# SUPPLIED MATERIAL start
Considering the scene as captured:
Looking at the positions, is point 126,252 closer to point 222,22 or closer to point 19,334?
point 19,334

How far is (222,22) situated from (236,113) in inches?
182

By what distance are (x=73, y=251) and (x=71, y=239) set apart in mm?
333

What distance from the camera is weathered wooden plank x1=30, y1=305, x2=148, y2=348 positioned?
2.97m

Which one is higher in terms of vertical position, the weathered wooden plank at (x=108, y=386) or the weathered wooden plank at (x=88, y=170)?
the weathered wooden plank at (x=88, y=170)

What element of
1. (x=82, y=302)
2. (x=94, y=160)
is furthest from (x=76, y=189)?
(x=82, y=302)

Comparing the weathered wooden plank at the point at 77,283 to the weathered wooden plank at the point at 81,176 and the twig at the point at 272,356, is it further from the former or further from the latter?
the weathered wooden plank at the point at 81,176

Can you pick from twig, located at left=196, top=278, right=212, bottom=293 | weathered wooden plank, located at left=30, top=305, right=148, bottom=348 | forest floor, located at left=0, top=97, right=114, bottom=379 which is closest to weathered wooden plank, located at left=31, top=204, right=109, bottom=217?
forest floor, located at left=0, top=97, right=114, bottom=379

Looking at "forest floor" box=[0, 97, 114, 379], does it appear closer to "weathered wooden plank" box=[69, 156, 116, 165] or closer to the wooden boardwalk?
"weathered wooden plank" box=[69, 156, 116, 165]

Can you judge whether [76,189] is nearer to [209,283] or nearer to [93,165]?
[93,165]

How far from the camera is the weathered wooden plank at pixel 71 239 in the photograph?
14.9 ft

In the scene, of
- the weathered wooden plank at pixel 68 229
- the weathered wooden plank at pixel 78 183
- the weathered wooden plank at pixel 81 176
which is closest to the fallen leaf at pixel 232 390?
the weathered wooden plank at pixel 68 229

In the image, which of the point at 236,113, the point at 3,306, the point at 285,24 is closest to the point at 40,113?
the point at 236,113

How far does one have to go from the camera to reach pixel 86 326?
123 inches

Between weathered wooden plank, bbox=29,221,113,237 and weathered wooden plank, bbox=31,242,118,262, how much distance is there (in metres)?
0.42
# SUPPLIED MATERIAL end
EXERCISE
Print out every record again, exactly and in full.

ANSWER TO THIS TASK
Considering the scene as captured:
Looking at the positions, is point 126,252 closer to point 222,22 or closer to point 19,334?
point 19,334

How far is (222,22) situated from (236,113) in inches?
182

By what distance are (x=73, y=251) and (x=71, y=239) set apart in mm?
333

What distance from the camera is weathered wooden plank x1=30, y1=305, x2=148, y2=348 positioned?
2.97m

Which one is higher in terms of vertical position, the weathered wooden plank at (x=108, y=386) or the weathered wooden plank at (x=88, y=170)?
the weathered wooden plank at (x=88, y=170)

What element of
1. (x=82, y=302)
2. (x=94, y=160)
is furthest from (x=76, y=189)?
(x=82, y=302)

Comparing the weathered wooden plank at the point at 77,283 to the weathered wooden plank at the point at 81,176 and the twig at the point at 272,356, is it further from the former or further from the latter?
the weathered wooden plank at the point at 81,176

Can you pick from twig, located at left=196, top=278, right=212, bottom=293 | weathered wooden plank, located at left=30, top=305, right=148, bottom=348 | forest floor, located at left=0, top=97, right=114, bottom=379 which is closest to weathered wooden plank, located at left=31, top=204, right=109, bottom=217?
forest floor, located at left=0, top=97, right=114, bottom=379

Looking at "forest floor" box=[0, 97, 114, 379], does it appear closer to "weathered wooden plank" box=[69, 156, 116, 165] or closer to the wooden boardwalk?
"weathered wooden plank" box=[69, 156, 116, 165]

Can you judge whether [76,189] is nearer to [209,283] or nearer to [93,165]?
[93,165]

How far from the camera is the weathered wooden plank at pixel 71 239 in the photograph?
14.9 ft

In the scene, of
- the weathered wooden plank at pixel 68 229
- the weathered wooden plank at pixel 78 183
- the weathered wooden plank at pixel 81 176
which is closest to the fallen leaf at pixel 232 390?
the weathered wooden plank at pixel 68 229

In the image, which of the point at 236,113, the point at 3,306, the point at 285,24 is closest to the point at 40,113?
the point at 236,113

How far does one have to go from the camera to reach pixel 86 326?
123 inches

Between weathered wooden plank, bbox=29,221,113,237 and weathered wooden plank, bbox=31,242,118,262, how much distance is there (in metres)?
0.42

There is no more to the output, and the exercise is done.